O cenário corporativo global se prepara para um 2026 repleto de incertezas e tendências transformadoras. Um recente artigo da Fast Company, inspirado na metodologia de Byron Wien, aponta oito previsões ousadas que podem redefinir setores, desde a estagnação das ações de tecnologia até a queda nos custos de energia.

Essas previsões de negócios para 2026 não são meras adivinhações, mas provocações estratégicas para o diálogo. A abordagem, popularizada por Wien, um estrategista de mercado renomado, visa identificar tendências subjacentes e desafiar suposições estabelecidas no mercado financeiro e tecnológico.

O objetivo é incitar reflexão sobre os movimentos que moldarão os próximos meses, permitindo que empresas e investidores preparem-se para cenários diversos. A essência não é acertar em cheio, mas compreender as forças em jogo, conforme ensinado por Wien.
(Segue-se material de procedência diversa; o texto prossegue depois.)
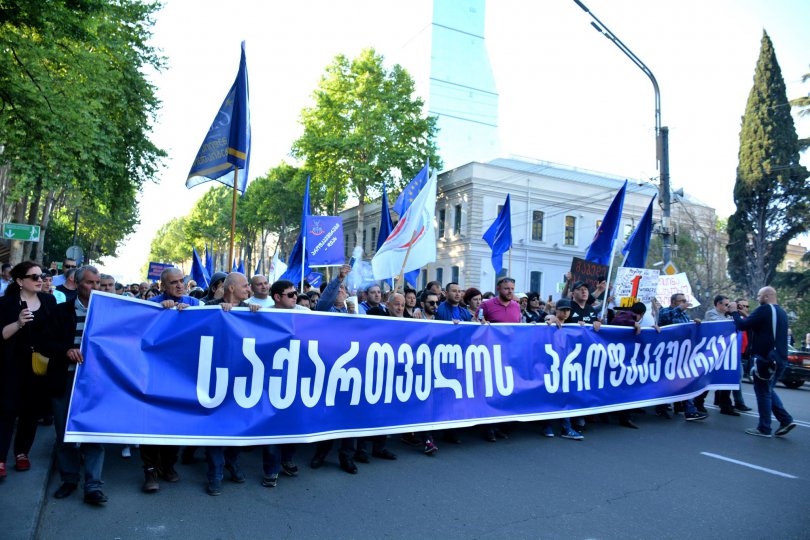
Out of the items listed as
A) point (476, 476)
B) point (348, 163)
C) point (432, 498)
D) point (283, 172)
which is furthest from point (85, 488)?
point (283, 172)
A volatilidade tecnológica e o futuro do trabalho

Uma das previsões mais marcantes sugere que as ações de tecnologia, após um período de euforia, podem estagnar em 2026. Embora os lucros de IA em empresas como Nvidia sejam impressionantes e o domínio de gigantes como Google e Microsoft cresça, o valor incremental para usuários finais ainda não se ampliou significativamente, segundo a Fast Company. A NielsenIQ, em colaboração com a Consumer Technology Association (CTA), projeta que as vendas globais de tecnologia e bens duráveis se estabilizarão em 2026, após um forte 2025.

Investimentos massivos em IA, embora impulsionem números para um grupo seleto, não elevam todos os barcos. Especialistas preveem um período de consolidação ou, no pior cenário, uma correção, embora o financiamento via caixa reduza o risco de um crash severo, indica a Fast Company. Relatórios da Alura e Inforchannel também destacam que 2026 será um ano de amadurecimento tecnológico, com foco na integração da IA em fluxos de trabalho.

Paralelamente, a inteligência artificial pode se tornar uma justificativa, e não a causa primária, para demissões, conforme a Fast Company. A força de trabalho passará por uma reestruturação impulsionada por ferramentas de IA, mas o impacto direto na substituição de empregos humanos ainda é periférico. Um relatório da OIT aponta que a automação pode substituir parcialmente cerca de 75 milhões de postos de trabalho, mas a IA pode criar 427 milhões de novos empregos globalmente.

Líderes empresariais podem usar a IA como “cobertura pública” para cortes de pessoal resultantes de sobre-expansão ou da evolução de práticas de negócios. Essa dinâmica transformará a identificação de demissões genuinamente relacionadas à tecnologia em um desafio. Apesar das preocupações, a IA tem tornado os trabalhadores mais valiosos, e empregos altamente expostos à IA tiveram crescimento pós-Covid, segundo um relatório do R7.

Cibersegurança em alerta e a revolução energética

Outra previsão audaciosa aponta para um nível crítico de ciberataques, conforme a Fast Company. Embora as empresas de cibersegurança destaquem o potencial da IA como um aprimorador de segurança, identificando ameaças inéditas, os “maus atores” também utilizam a tecnologia para exploits mais sofisticados. As tendências para 2026 indicam ataques automatizados, modelos de IA mais sofisticados e a evolução do ransomware, como apontado por especialistas da E-TRUST e We Live Security.

Apesar da crença de que a “IA protetora” é superior, nem todas as empresas ou indivíduos possuem sistemas de defesa de ponta. Isso sugere um aumento na frequência e sofisticação dos ataques, com disrupções significativas esperadas para 2026, impactando contas bancárias e redes elétricas, conforme a Fast Company. A Splashtop ressalta que a cibersegurança em 2026 exigirá automação com inteligência artificial, arquiteturas Zero-Trust e estratégias focadas em resiliência.

Em contraste, os custos de eletricidade devem cair, segundo a Fast Company. A década de investimentos em energia renovável globalmente, especialmente pela China, está criando uma base de autossuficiência energética em diversas partes do mundo. O investimento global em energia deve atingir um recorde de US$ 3,3 trilhões em 2025, com tecnologias de energia renovável atraindo o dobro de capital dos combustíveis fósseis, conforme a IEA.

Essa tendência de eletrificação global, em escala muito superior às demandas dos data centers de IA, mascarará as preocupações iniciais com os preços da energia, de acordo com a Fast Company. No entanto, é importante notar que alguns mercados regulados podem ver aumentos. Em Portugal, por exemplo, a ERSE propôs um aumento de 1% nas tarifas de eletricidade para 2026, embora abaixo da inflação.

As previsões de negócios para 2026, embora ousadas, servem como um lembrete valioso da complexidade do cenário global. Navegar por um mundo caótico exige uma mente aberta e a capacidade de se adaptar. A sabedoria está em antecipar as grandes correntes, não em prever cada onda.